During his first marriage, Neeley designated his first wife, Jewell, as the beneficiary of the company plan. After his second marriage, he changed the beneficiary to his second wife, Dora. Although he took a third wife, Frances, after divorcing Dora, the designation of Dora as the beneficiary was never changed, and the records of the company showed Dora as the designated beneficiary at the time of the death of Cecil A. Neeley.
However, during the third marriage, the decedent and his third wife, Frances, entered into a community property agreement which followed the statutory requirements. By its terms all property of both spouses was declared to be community property; it was further stated in the agreement that upon the death of either spouse all property would pass to the survivor.
Upon the death of Neeley, the General Electric Company paid into court the lump sum to which Neeley was entitled under the terms of the "General Electric Pension Trust" plan, the amount to be distributed to the parties entitled thereto in accordance with court determination. An appreciable portion of the fund contributed by the decedent is no longer in controversy, the disposition of it having been stipulated to by the two ex-wives and the widow.
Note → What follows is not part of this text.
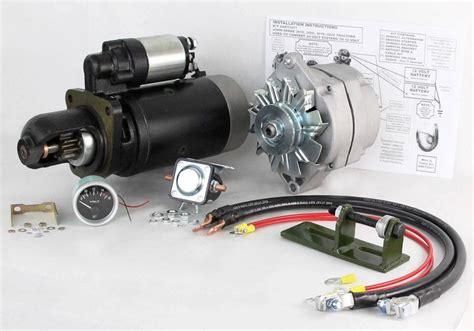 Starter Kit Vit E new 24 to 12 volt alternator and starter kit fit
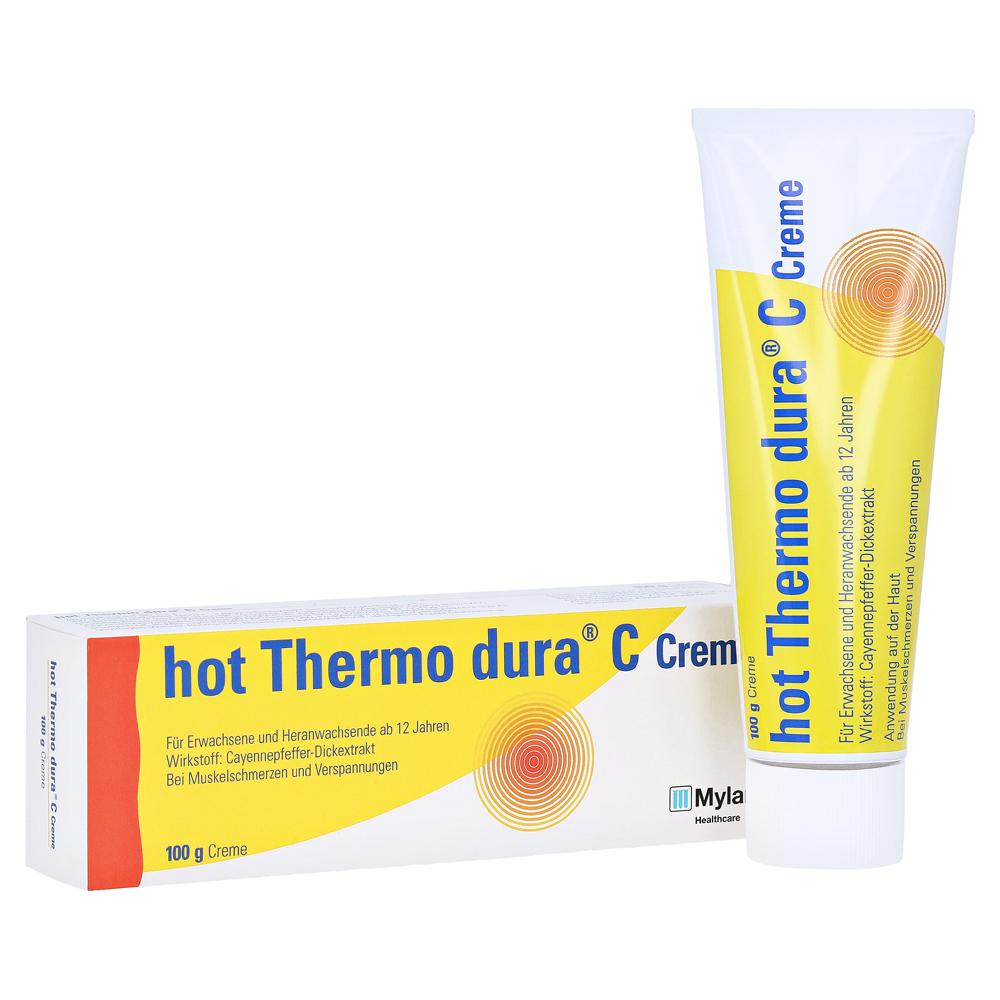 erfahrungen zu hot thermo dura c 100 gramm n3 medpex versandapotheke. Black Bedroom Furniture Sets. Home Design Ideas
The theory underlying this stipulation is that the funds contributed during the period of each marriage were community property when paid into the fund, and that each wife, when her marriage to the decedent was dissolved, became entitled to one half of such community property as accrued during her marriage. The only funds in controversy are those contributed during the intervals when decedent was single, and the one half to which he became entitled as his separate property upon the failure of either divorce decree to mention the pension trust funds. The *932 funds in controversy then may be classed as the separate property of the decedent, at least up until the date of the community property agreement with the third wife.
The first wife, Jewell, was dismissed from the suit after the stipulation fulfilled her aspirations to the fund. The widow Frances seeks, by this declaratory judgment action, to establish her right to the remaining funds because of the community property agreement, which, by its reference to all property of the spouses, necessarily included the property of the husband in the pension fund. The ex-wife, Dora, bases her claim to these funds, of course, upon her position according to the company or pension fund records as the last designated beneficiary.
The problem which faces this court is thus a conflict between contract law and community property law. Any characterization of the problem as solely one of either contract law or community property law would be incomplete and inappropriate. Reasonable resolution of the conflict must depend on an over-all evaluation of the interests represented.
 It may, however, be stated that the general rule in Washington is that contracts, and particularly beneficiary designations, will control only to the extent that they are not inconsistent with the community property law. In Wilson v. Wilson (1949), 35 Wn. (2d) 364, 212 P. (2d) 1022, an insurance policy on the life of the deceased husband designated his sister as beneficiary of one fifth of the policy proceeds. Faced with this same problem of conflict between community property rules and a beneficiary designation, we there said:
"We start with the concept that the contract between the insured and the insurance company is valid, and that the proceeds should be distributed in accordance with the terms of the policy except to the extent that the community property law intervenes and prevents such distribution....
"... And only in that event [a conflict with community property law] have we recognized that the representative of the community estate, usually the surviving spouse, has a right superior to that of the named beneficiaries to all or a portion of the proceeds of the policy."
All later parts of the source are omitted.